La comparación de los textos de Wedekind con adaptaciones que podemos considerar «clásicas»9 resulta obligada. Creemos además que estas adaptaciones no surgen de manera fortuita. La aparición de Lulu a finales del siglo xix y su vuelta a la actualidad en la Europa de entreguerras responden a similitudes de contexto: una grave crisis económica con inflación galopante, fuerte inestabilidad social y política, mala situación laboral para millones de personas en todo el continente y proliferación de diversas formas de prostitución. Todo ello se dio tanto en la época de Wedekind como en la de Pabst y Berg. Ante circunstancias similares el personaje volvió a estar de actualidad10.

La Caja de Pandora (Die Büchse der Pandora) fue dirigida por Georg Wilhelm Pabst en 1929. Seymour Nebenzai produjo la película a partir de un guión del propio Pabst y de Ladislaus Vadja, quienes incluyeron como subtítulo la significativa frase «Una variación sobre un tema de Frank Wedekind» (cursivas nuestras). El estreno se produjo en Alemania el 30 de enero de 1929, mientras que el 1 de diciembre de ese mismo año se presentó en Nueva York11.

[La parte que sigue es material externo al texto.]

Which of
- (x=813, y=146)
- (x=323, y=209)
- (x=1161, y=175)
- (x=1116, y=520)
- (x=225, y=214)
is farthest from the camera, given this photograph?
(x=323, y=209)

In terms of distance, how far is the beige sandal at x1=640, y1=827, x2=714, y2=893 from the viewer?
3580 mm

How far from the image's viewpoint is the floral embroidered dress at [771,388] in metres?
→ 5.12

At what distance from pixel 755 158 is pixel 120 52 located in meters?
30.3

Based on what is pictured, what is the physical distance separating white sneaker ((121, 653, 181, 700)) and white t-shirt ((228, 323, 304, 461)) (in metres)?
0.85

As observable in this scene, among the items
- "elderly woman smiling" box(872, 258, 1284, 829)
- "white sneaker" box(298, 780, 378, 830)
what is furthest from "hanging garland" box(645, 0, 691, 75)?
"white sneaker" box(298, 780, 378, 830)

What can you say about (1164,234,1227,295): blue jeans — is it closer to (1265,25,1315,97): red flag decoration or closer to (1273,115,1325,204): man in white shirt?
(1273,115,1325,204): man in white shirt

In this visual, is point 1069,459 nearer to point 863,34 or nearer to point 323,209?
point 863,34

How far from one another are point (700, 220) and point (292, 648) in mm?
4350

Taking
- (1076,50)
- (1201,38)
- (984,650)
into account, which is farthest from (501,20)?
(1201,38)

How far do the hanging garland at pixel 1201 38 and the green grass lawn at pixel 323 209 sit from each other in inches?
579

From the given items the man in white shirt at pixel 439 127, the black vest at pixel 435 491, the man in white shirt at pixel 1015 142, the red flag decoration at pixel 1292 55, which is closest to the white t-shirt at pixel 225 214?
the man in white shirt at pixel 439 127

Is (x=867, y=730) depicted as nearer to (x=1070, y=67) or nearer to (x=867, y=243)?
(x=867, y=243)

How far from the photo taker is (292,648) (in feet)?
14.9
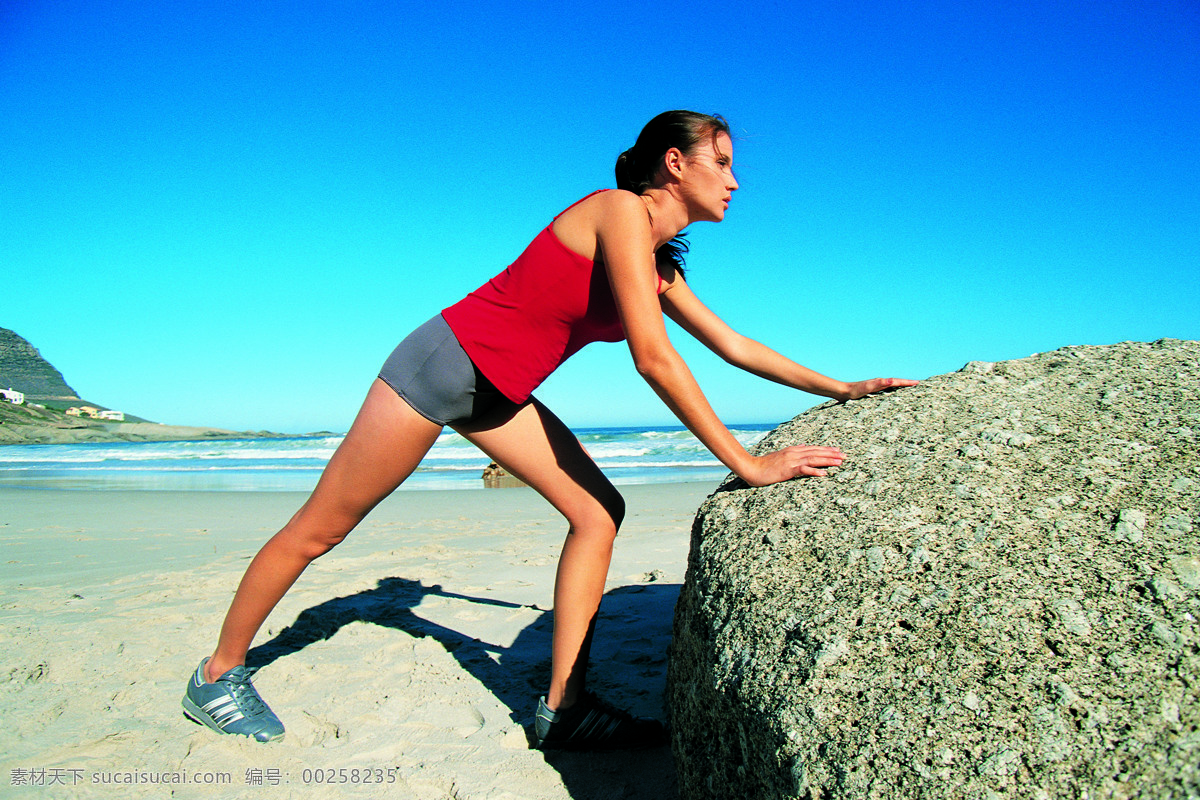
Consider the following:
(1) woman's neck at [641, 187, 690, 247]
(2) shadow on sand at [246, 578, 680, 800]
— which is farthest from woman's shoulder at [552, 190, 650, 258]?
(2) shadow on sand at [246, 578, 680, 800]

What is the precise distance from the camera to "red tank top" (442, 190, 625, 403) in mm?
1994

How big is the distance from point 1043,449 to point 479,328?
149cm

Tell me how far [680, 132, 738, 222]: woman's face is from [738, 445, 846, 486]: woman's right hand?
29.2 inches

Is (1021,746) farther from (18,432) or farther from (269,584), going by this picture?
(18,432)

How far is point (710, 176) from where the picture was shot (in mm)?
2020

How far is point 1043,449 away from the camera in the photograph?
5.47 feet

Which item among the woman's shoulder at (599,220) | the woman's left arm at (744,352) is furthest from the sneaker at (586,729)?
the woman's shoulder at (599,220)

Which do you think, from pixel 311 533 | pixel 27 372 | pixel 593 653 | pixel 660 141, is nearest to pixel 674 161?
pixel 660 141

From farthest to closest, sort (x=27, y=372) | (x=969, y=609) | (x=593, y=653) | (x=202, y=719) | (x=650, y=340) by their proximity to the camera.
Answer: (x=27, y=372) → (x=593, y=653) → (x=202, y=719) → (x=650, y=340) → (x=969, y=609)

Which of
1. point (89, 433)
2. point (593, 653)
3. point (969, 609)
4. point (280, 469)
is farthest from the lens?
point (89, 433)

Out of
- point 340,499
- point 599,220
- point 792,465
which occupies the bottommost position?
point 340,499

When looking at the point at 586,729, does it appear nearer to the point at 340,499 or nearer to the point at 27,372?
the point at 340,499

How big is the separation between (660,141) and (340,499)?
1.42 metres

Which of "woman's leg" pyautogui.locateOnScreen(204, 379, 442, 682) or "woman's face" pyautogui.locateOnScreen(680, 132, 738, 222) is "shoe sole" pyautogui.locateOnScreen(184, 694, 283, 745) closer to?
"woman's leg" pyautogui.locateOnScreen(204, 379, 442, 682)
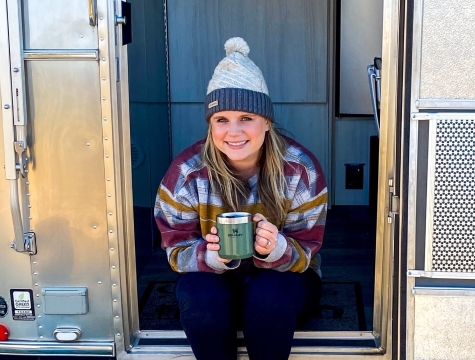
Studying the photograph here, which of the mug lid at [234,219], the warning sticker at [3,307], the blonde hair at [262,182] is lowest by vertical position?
the warning sticker at [3,307]

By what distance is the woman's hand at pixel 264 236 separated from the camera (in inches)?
78.6

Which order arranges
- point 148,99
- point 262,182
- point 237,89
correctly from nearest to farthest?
point 237,89 < point 262,182 < point 148,99

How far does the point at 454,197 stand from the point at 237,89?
0.82 m

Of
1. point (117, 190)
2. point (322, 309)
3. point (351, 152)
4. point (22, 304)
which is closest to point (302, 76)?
point (351, 152)

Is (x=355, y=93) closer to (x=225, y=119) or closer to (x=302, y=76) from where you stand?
(x=302, y=76)

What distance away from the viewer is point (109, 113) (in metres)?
2.13

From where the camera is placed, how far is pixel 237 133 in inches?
84.0

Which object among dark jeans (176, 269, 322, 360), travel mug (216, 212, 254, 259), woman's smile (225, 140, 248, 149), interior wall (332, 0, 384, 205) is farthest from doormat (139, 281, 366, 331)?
interior wall (332, 0, 384, 205)

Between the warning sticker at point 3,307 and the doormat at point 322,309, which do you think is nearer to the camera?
the warning sticker at point 3,307

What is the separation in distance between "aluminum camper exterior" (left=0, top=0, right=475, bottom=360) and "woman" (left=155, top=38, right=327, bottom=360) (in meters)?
0.20

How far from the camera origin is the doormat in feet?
8.21

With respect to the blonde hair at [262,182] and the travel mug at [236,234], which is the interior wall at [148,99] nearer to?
the blonde hair at [262,182]

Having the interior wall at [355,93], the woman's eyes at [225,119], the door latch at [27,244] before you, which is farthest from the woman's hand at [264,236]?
the interior wall at [355,93]

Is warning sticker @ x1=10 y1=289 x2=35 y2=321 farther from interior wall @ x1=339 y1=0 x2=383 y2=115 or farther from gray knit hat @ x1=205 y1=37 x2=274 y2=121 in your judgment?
interior wall @ x1=339 y1=0 x2=383 y2=115
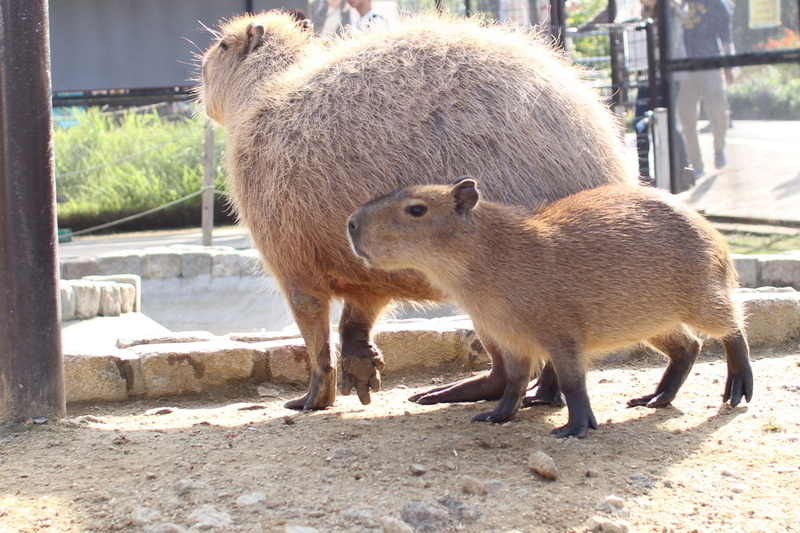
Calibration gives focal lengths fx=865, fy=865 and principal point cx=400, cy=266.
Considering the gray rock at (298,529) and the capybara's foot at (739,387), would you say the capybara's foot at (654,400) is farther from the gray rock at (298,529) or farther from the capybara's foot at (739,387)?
the gray rock at (298,529)

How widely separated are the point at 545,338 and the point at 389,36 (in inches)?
59.5

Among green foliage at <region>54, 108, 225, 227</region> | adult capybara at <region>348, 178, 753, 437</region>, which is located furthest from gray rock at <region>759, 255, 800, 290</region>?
green foliage at <region>54, 108, 225, 227</region>

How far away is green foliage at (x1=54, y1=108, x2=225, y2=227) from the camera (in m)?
14.5

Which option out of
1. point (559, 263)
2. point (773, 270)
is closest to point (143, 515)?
point (559, 263)

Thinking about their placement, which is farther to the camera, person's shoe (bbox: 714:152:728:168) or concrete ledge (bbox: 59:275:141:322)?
person's shoe (bbox: 714:152:728:168)

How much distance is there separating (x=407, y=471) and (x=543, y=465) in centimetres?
41

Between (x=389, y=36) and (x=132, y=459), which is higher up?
(x=389, y=36)

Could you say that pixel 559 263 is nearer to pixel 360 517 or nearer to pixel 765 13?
pixel 360 517

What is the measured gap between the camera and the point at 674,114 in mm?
9242

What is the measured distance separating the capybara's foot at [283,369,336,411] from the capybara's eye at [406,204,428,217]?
3.51ft

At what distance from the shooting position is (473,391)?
3725mm

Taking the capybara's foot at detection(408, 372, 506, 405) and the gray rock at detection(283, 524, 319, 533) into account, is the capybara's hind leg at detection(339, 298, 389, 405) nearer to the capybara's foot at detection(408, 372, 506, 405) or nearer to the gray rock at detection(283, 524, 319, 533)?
the capybara's foot at detection(408, 372, 506, 405)

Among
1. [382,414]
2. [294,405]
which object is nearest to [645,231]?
[382,414]

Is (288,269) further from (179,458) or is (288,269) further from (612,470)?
(612,470)
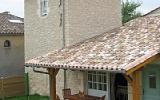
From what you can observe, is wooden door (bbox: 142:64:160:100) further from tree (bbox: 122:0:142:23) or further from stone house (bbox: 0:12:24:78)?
tree (bbox: 122:0:142:23)

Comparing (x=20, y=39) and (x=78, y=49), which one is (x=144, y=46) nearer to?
(x=78, y=49)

En la película desaparecen los aspectos más simbolistas de la historia —como el prólogo de El espíritu de la tierra. Puede que Pabst y Vadja los consideraran demasiado teatrales y quizá pasados de moda, o tal vez que desearan explotar recursos diferentes aprovechando las nuevas posibilidades del cine. En general se ofrece un tratamiento más realista de la acción, trasladada a la época en la que se rodó. Elementos como la Lulu Pierrot —tan importante en el teatro y clave de su componente narcisista— pierden su peso en favor de otros como los pensamientos erótico-obsesivos que el Dr. Schön siente por ella, mostrados a través de sugerentes planos. La imagen mental que se construye Schön sustituye al poder simbólico del cuadro en la escena teatral, la Lulu imaginada ocupa el lugar de la Lulu pintada, y se podrían enumerar otros ejemplos en este sentido.

De igual modo, el guión se aleja del carácter irónico, el humor negro y la burla de las convenciones de la moral burguesa que por medio de guiños cabareteros o circenses estaban presentes en el teatro, si bien en segundo plano. El peso de la narración se sustenta ahora sobre los aspectos más emocionales y trágicos de la protagonista, abordándose la crítica social de manera directa y, en cierto modo, sentimental.

Un factor determinante resultó ser la elección de la norteamericana Louise Brooks (1906-1985) para el papel de Lulu. La actriz había dado sus primeros pasos como exitosa estudiante de danza contemporánea en la Denishawn School of Dancing and Related Arts12 de Los Angeles, posteriormente rompió con la escuela por conflictos personales y se enroló como bailarina de las Zigfield Follies de Broadway antes de comenzar su carrera en el cine en 1925. Habiendo sufrido abusos sexuales a los nueve años y comenzado a beber alcohol a los catorce, no es que Brooks fuese exactamente una encarnación en la vida real de Lulu, pero algún elemento en común sí que poseía, y desde luego supo abordar el personaje y llenar la pantalla constituyéndose en un icono del imaginario cinematográfico. Según su propio testimonio13 fue amante de Pabst por una noche, declarando que aquel, a quien admiraba profundamente como director, se motivaba más con el «odio sexual» (sexual hate) que con la atracción amorosa, y convirtió al personaje de Schön en una especie de alter ego suyo. Tampoco se privó de aprovechar la antipatía mutua que sentían ella y el actor encargado de encarnarlo, Fritz Corner, para conseguir la tensión adecuada en el rodaje de algunas secuencias.